SAS Viya’s geographic capabilities are highlighted with its inclusion of geocoding. Having to rely on incident locations written into data without latitudes and longitudes makes visualization less straightforward. Without geocoding, If the user has the location (eg. street address) but not the coordinates (latitude and longitude), the geographic objects would not be able to visualize it. But SAS Viya has incorporated a geocoding solution directly into the Manage Data tab, which allows us to use whatever geographic related values we’re given in the data (street address, postal/zip codes, city, Provence/state) to get a precise coordinate of the location.

Photo Source: Getty Images

The Geocoding Process

Before starting this process, the user must be signed into an ArcGIS Online account. This account must have available credits (money) attached to the account. Then in SAS Visual Analytics, the user must sign into their ArcGIS account in the users’ settings (Figures 1 and 2). If for any reason the option to sign in is not there, ask your administrator to grant you geographic mapping permissions from the Manage Environment user groups.

Figure 1: The user settings would be behind the Letter icon of their SAS username, (in this case it is the letter ‘D’)
Figure 2: The sign-in page is under the geographic mapping selection

Once signed in, the user needs to bring in a table that contains some sort of geographic-related values.

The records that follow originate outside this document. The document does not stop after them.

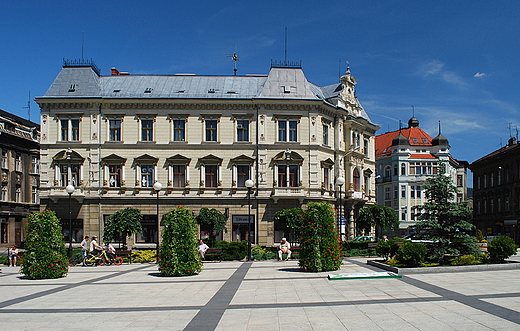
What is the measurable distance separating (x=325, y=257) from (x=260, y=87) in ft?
83.8

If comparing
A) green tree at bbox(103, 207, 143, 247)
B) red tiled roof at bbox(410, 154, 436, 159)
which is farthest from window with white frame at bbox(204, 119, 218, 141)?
red tiled roof at bbox(410, 154, 436, 159)

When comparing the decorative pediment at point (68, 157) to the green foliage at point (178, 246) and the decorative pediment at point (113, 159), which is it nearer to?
the decorative pediment at point (113, 159)

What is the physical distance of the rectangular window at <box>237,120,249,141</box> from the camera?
42438 mm

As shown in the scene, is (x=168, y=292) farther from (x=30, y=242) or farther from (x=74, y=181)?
(x=74, y=181)

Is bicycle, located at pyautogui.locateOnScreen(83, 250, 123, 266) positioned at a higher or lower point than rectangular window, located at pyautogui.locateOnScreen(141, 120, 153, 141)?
lower

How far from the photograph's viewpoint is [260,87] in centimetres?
4434

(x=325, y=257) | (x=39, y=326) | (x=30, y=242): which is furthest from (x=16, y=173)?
(x=39, y=326)

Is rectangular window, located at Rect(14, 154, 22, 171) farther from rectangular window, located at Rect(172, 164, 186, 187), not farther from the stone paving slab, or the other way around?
the stone paving slab

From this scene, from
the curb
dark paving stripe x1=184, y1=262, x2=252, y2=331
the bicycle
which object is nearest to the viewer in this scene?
dark paving stripe x1=184, y1=262, x2=252, y2=331

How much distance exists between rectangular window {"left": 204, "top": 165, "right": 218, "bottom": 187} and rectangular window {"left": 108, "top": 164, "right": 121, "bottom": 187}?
7.44 m

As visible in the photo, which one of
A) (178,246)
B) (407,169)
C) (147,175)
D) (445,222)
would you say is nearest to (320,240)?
(445,222)

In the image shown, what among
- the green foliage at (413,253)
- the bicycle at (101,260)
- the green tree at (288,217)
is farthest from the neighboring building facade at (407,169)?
the green foliage at (413,253)

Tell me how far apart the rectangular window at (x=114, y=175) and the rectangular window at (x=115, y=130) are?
2.41m

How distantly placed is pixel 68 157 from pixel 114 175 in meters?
4.07
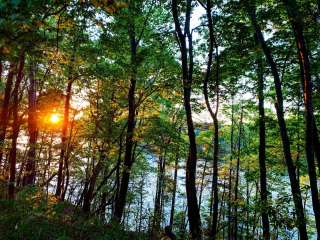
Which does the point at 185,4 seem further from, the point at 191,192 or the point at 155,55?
the point at 191,192

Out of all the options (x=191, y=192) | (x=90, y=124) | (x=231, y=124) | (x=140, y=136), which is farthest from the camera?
(x=231, y=124)

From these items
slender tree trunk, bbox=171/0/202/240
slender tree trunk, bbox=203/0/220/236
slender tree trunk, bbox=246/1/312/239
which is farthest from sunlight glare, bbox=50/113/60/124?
slender tree trunk, bbox=246/1/312/239

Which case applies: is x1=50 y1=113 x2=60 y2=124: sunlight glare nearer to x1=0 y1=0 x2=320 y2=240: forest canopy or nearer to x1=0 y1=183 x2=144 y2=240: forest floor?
x1=0 y1=0 x2=320 y2=240: forest canopy

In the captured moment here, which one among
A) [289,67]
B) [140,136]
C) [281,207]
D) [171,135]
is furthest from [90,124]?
[281,207]

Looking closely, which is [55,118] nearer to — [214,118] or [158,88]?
[158,88]

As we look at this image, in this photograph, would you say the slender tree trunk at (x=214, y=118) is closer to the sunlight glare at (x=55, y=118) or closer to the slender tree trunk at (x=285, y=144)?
the slender tree trunk at (x=285, y=144)

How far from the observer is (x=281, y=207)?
30.1 feet

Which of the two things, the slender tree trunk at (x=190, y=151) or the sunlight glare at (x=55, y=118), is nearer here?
the slender tree trunk at (x=190, y=151)

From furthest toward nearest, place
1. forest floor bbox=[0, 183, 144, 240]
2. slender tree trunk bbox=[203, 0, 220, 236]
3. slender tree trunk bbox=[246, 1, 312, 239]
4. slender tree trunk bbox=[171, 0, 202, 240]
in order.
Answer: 1. slender tree trunk bbox=[203, 0, 220, 236]
2. slender tree trunk bbox=[171, 0, 202, 240]
3. slender tree trunk bbox=[246, 1, 312, 239]
4. forest floor bbox=[0, 183, 144, 240]

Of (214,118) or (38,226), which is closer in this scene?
(38,226)

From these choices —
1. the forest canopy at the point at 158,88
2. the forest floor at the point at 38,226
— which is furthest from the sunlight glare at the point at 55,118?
Answer: the forest floor at the point at 38,226

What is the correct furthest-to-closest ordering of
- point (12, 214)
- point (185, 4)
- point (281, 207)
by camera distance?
1. point (185, 4)
2. point (12, 214)
3. point (281, 207)

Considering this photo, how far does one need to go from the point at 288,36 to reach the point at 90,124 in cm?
1272

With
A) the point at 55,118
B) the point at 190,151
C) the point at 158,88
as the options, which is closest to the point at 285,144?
the point at 190,151
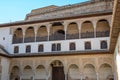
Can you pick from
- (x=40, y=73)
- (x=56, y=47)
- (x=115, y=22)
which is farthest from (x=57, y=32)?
(x=115, y=22)

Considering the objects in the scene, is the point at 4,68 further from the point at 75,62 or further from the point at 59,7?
the point at 59,7

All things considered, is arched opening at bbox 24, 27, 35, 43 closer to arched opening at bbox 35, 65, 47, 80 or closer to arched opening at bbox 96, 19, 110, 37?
arched opening at bbox 35, 65, 47, 80

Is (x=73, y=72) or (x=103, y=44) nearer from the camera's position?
(x=103, y=44)

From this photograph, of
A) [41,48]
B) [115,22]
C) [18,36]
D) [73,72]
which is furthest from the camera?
[18,36]

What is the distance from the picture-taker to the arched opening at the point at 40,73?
76.2 feet

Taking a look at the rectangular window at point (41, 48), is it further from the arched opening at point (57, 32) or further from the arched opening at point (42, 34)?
the arched opening at point (57, 32)

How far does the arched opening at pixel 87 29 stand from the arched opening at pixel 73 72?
370 centimetres

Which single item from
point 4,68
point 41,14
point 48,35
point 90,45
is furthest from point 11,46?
point 90,45

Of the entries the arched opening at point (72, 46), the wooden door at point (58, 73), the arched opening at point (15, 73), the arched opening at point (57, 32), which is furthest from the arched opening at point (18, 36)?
the arched opening at point (72, 46)

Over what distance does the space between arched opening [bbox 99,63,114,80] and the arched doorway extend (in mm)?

For this example, I will use basic street addresses. The addresses are accompanied by all the relevant geographic data we have available to us: the Address, City, Provence, etc. (Figure 3).

Figure 3: Addresses that have all their relevant data

The user can bring this dataset into SAS under the Manage Data module. If the file is not already in SAS Viya or in a database connected to SAS Viya, then the user will need to upload the file, in Manage Data, and then continue onto the next step.

Once the file is in the system and the user is signed in to an ArcGIS Online account, the ESRI options become available (Figure 4).

Figure 4: The ESRI options appear at the bottom of the Import Directory

Select Geocode and the file that has the user’s geographic data. Then, a screen appears with all the columns in the dataset. Select only the columns that contain the relevant geographic data (Addresses, city, postal code), not any data that does not relate to geography such as people’s names or incident type (Figure 5).

Figure 5: Selecting the relevant columns. In this example, all columns are relevant.

Once selected, the user can ‘test’ the data and see if it will produce an ESRI score. These scores are ESRI’s way of indicating how accurate the system was at pinpointing a latitude and longitude for that particular row of data.

Figure 6: Address is tested and scored at 100, which means ESRI believes it is 100% accurate in its location. Depending on the data available, the score may go down.

Now select ‘Import Item’ and the software displays a pop-up screen, indicating how many ArcGIS Online credits will be used for this geocoding procedure.

Figure 7: ESRI Premium Service Pop Up showing it will cost 0.64 credits to run this geocode.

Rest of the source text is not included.